> _Selected text_:
The Broken Arrow Skyrace is the biggest skyrunning event in the United States, run high above Lake Tahoe at Palisades Tahoe. Short distances, huge vertical, thin Sierra air, exposed ridges, and a ladder bolted right to the rock. I will walk you through the courses, then give you pacing and fueling that is built for exactly this kind of day, plus free tools so you can dial in your own numbers.

⏵ Quick facts

Broken Arrow at a glance

Dates
June 17 to 20, 2027 (race weekend, multiple distances)
Location
Palisades Tahoe, Olympic Valley, Lake Tahoe, CA
Distances
46K, 23K, and the Ascent VK, plus shorter options
Start / Finish
The Village at Palisades Tahoe (around 6,200 ft)
Elevation gain
46K about 9,000 ft, 23K about 4,500 ft of climb and equal descent
High point
The Stairway to Heaven ladder, around 9,000 ft
Cutoffs
46K 12 hours, 23K 7 hours (confirm the year on the official site)
Status
WMRA World Cup gold-label race (Ascent + 23K)

Note: Broken Arrow runs a bunch of distances across a multi-day weekend, and the exact schedule, course, and cutoffs can move year to year. Always check the date, your distance, the route, and the cutoffs on the official Broken Arrow Skyrace site before you plan your race.

The course

Broken Arrow runs on the high ground at Palisades Tahoe, the rugged old Olympic ski resort in Olympic Valley. The courses leave the Village floor at about 6,200 feet and climb hard into high-alpine country that is mostly above treeline, stringing together technical singletrack, exposed rocky ridges, scree, and scrambling. The 46K is about 28.1 miles with roughly 9,000 feet of gain and loss, and you run it as two loops of the roughly 14.25 mile, 4,500 foot 23K. The Ascent VK is a pure vertical kilometer, straight up. The high point on each one is around 9,000 feet at the Stairway to Heaven ladder.

> _The data_:
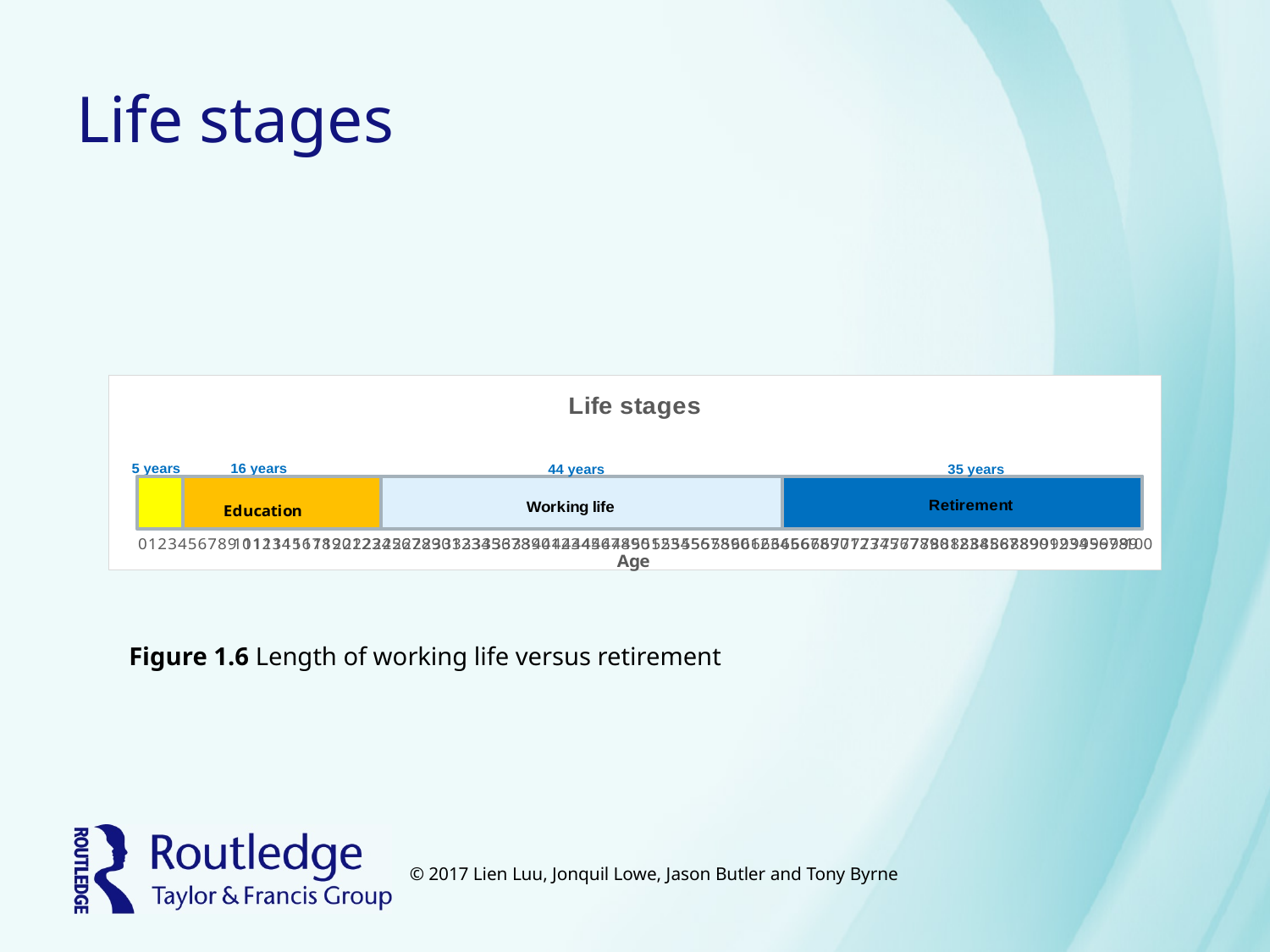
How many years longer is Working life than Retirement in the Life stages chart? 9 years Which is shorter in the Life stages chart, Education or Retirement? Education How many segments make up the stacked bar in the Life stages chart? 4 Which is longer in the Life stages chart, Working life or Retirement? Working life Which life stage is the longest in the Life stages chart? Working life What is the total length in years of all the segments in the Life stages bar? 100 years How many years does the Retirement segment represent in the Life stages chart? 35 years What is the title of the horizontal axis in the Life stages chart? Age How many years longer is Retirement than Education in the Life stages chart? 19 years What kind of chart is the Life stages chart? Stacked bar chart How many years does the Education segment represent in the Life stages chart? 16 years What is the length of the Working life segment in the Life stages chart? 44 years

> _What needs to be done_:
Using the Broken Arrow Skyrace text above, say whether each statement agrees with it, answering yes or no and quoting the deciding words. 1. The 46K is run as two loops of the 23K course. 2. The start and finish sit at around 9,000 feet. 3. The 23K has a cutoff of 12 hours.

> _Solution for this exercise_:
1. Yes: "you run it as two loops of the roughly 14.25 mile, 4,500 foot 23K"
2. No: "The Village at Palisades Tahoe (around 6,200 ft)"
3. No: "46K 12 hours, 23K 7 hours"